We're gettin in to spoon carving. (The wife and I ), Using poplar and some sasafrass.
 Any one else here carve?
 I made our knives and came across the sasafrass while gettin up some firewood.


----------



## Nugefan (Jan 19, 2010)

they look nice ....


----------



## apoint (Jan 19, 2010)

*spoon*

heres one Iv done


----------



## apoint (Jan 19, 2010)

more


----------



## swims-with-stripers (Jan 19, 2010)

very nice!


----------



## Katera73 (Jan 20, 2010)

Nice spoons guys!!


----------



## TNGIRL (Jan 20, 2010)

Those are really nice looking!!!! I like the large ones, you just know they'd be good to dip hot soup out with!!!


----------



## backwoodsjoe (Jan 20, 2010)

All of those are very nice. Anyone here do wooden bowls like the old ones ? My great grandfather made his living making wooden dough bowls, wooden rolling pins and butter moulds.
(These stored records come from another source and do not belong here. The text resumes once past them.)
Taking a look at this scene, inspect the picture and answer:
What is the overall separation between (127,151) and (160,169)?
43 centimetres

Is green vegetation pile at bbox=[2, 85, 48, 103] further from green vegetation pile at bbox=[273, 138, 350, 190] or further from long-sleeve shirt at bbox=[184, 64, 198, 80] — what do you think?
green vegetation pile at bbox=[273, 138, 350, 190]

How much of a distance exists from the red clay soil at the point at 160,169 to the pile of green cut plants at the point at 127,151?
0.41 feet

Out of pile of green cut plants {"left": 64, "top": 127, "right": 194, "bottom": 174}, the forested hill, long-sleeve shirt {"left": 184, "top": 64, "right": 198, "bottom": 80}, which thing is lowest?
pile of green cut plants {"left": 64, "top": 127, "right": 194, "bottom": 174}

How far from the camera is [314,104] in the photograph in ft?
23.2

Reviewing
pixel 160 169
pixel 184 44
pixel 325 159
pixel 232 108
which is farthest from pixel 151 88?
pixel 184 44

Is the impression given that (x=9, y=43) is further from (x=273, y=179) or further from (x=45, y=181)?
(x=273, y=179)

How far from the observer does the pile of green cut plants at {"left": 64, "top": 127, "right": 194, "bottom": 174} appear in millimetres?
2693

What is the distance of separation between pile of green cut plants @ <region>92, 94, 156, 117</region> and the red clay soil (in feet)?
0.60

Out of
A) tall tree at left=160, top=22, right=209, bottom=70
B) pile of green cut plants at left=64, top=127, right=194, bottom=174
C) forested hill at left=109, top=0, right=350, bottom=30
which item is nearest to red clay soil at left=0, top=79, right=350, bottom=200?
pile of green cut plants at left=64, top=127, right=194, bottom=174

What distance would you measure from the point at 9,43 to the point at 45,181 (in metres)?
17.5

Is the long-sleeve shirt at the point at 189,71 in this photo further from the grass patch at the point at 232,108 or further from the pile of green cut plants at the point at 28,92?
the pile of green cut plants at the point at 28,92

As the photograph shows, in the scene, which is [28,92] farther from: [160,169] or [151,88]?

He also made baskets, knives and other things.


----------



## thurston1979 (Jan 20, 2010)

Very nice job.


----------



## crokseti (Jan 21, 2010)

Apoint, what kinds of wood do you use?
 Since our first attemts we're having trouble with cracks developing, especially with the sasifrass.
 I think its because as the wood sits in the house for a while it gets too dry.
  I like carving the green poplar and then drying it by the fireplace, but the rough out pieces we're working now are developing cracks.
 The sasifrass was an old one that got in the way of a large oak that fell 2 seasons ago.
 I just finished a sasi pipe that looks good and has'nt checked but does have some slight stress cracks on the butt end.
 I've been using mineral oil for seal.
Hopefully I can get some pictures uploaded of a couple more pieces we've made.


----------



## learnin2do (Jan 24, 2010)

Those are so beautiful!!

My man and i do; we have not done much this year.
I made a spoon for him, that is the measure of sugar he uses in his coffee, out of crepe myrtle; it had a crack from the beginning.  
I just fill the cracks; it doesn't usually show.  I like the pretty, burly, colorful stuff that usually has holes and cracks in it.
Dogwood seems to be popular and pretty.


----------



## Willjo (Jan 24, 2010)

*windspirit*

We dont do spoons but we do some indians and windspirits. here is one. This is out of a heart pine knot. The glosey finish and light messed up thee detail of the eyes.


----------



## learnin2do (Jan 24, 2010)

That is so, so beautiful!   It is real (hand carved) too, it appears!  I am a powertool freak (impatient and short on time).  
This dragonfly was for my daughter's birthday.


----------



## TNGIRL (Jan 26, 2010)

I love the windspirit face...it's awesome Willjo and the dragonfly for your daughter is lovely!!!!! One of these days I'll carve me a spoon or two, just to see if I can do it. What's the best wood to use, that won't crack so badly?


----------



## collardncornbread (Feb 20, 2010)

backwoodsjoe said:


> All of those are very nice. Anyone here do wooden bowls like the old ones ? My great grandfather made his living making wooden dough bowls, wooden rolling pins and butter moulds. He also made baskets, knives and other things.



If you can get to the musieum of the appalachains the first weekend in october you can probabaly see it being done. I saw a man carving bowls from tree burrels. The groth balls you sometimes see omn the side of hardwood trees.The bowls were expensive, and Pretty.I dont know his name, But i'll bet if you call the musieum, theyll be able to put you in touch with several carvers. From spoons, bowls, and lots of art-carving.


----------



## crokseti (Jun 30, 2011)

Well it's been a year and a half since I posted this and looking back at this thread makes me feel pretty good about how far we have gotten with our wood crafts. We have made well over 300 pieces and added many varietys and styles. We even set up a web store to showcase our crafts and we get custom orders right regularly.
Our first attempts were sorta primitive and we still try to keep things simple but with better techniques and wood selections our pieces are much nicer now.
 Thanks to everyone here who have encouraged me to pursue the older ways and to preserve our herritage.


----------